Les explorateurs partaient avec l’espoir de retourner au pays avec des renseignements utiles et d’échanger des biens et des ressources. Les peuples de la côte du Pacifique Nord-Ouest partaient pour de longs voyages avec de telles intentions. Tout comme l’histoire et la sagesse de la communauté étaient partagées par les contes, les connaissances des courants rapides, des marées fortes, des tourbillons, des hauts-fonds, des embouchures de fleuves, d’amis et d’ennemis étaient transmises oralement et mémorisées pour aider lors des voyages.

Le déplacement faisait partie de la routine annuelle pour plusieurs communautés du littoral qui suivaient les saisons en alternant entre les résidences d’été et celles d’hiver. Les explorations avaient révélé les meilleurs endroits pour la pêche, la chasse et la cueillette de petits fruits. L’expansion territoriale se faisait par la guerre et des mariages stratégiques, mais le Pacifique Nord-Ouest n’était pas ouvert aux revendications non défendues des territoires et des ressources.

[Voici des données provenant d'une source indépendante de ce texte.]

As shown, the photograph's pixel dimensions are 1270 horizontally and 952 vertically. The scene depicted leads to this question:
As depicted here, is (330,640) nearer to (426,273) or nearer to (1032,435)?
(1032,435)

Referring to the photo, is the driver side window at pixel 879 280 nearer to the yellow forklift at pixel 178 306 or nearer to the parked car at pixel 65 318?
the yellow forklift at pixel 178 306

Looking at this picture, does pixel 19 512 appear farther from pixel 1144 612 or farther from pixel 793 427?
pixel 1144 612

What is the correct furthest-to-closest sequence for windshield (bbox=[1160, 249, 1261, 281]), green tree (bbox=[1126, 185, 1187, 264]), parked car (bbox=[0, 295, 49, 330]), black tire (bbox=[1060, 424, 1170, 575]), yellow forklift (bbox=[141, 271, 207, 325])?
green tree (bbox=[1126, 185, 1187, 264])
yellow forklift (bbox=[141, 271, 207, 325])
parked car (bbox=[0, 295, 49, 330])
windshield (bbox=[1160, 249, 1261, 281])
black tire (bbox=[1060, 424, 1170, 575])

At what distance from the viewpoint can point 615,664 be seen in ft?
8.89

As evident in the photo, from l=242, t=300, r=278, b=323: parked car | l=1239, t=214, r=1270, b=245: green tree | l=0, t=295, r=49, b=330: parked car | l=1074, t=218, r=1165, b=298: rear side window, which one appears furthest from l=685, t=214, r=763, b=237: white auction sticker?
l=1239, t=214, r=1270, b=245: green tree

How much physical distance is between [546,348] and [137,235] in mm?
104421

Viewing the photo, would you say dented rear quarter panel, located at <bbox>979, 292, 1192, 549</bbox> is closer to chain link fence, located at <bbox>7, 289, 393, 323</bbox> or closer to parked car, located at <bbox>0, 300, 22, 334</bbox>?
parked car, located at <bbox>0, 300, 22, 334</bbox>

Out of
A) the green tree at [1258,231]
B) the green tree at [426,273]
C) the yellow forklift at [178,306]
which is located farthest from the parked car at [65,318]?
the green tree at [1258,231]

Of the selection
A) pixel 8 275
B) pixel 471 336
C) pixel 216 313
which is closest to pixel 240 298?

Les Autochtones du littoral se divisaient en villages et en groupes associés ayant une lignée et une langue communes. Ces nations occupaient des territoires bien délimités avec des droits aux ressources. Tout comme un capitaine anglais du 18e siècle ne s’attendait pas à naviguer la côte de la France sans être contesté pour prendre de la nourriture et de l’eau ainsi que pour monter un camp là où il voulait, les Nuu-chah-nulth ne pagayaient pas le long du territoire des Salish du littoral pour chasser, échanger et voyager sans demander la permission.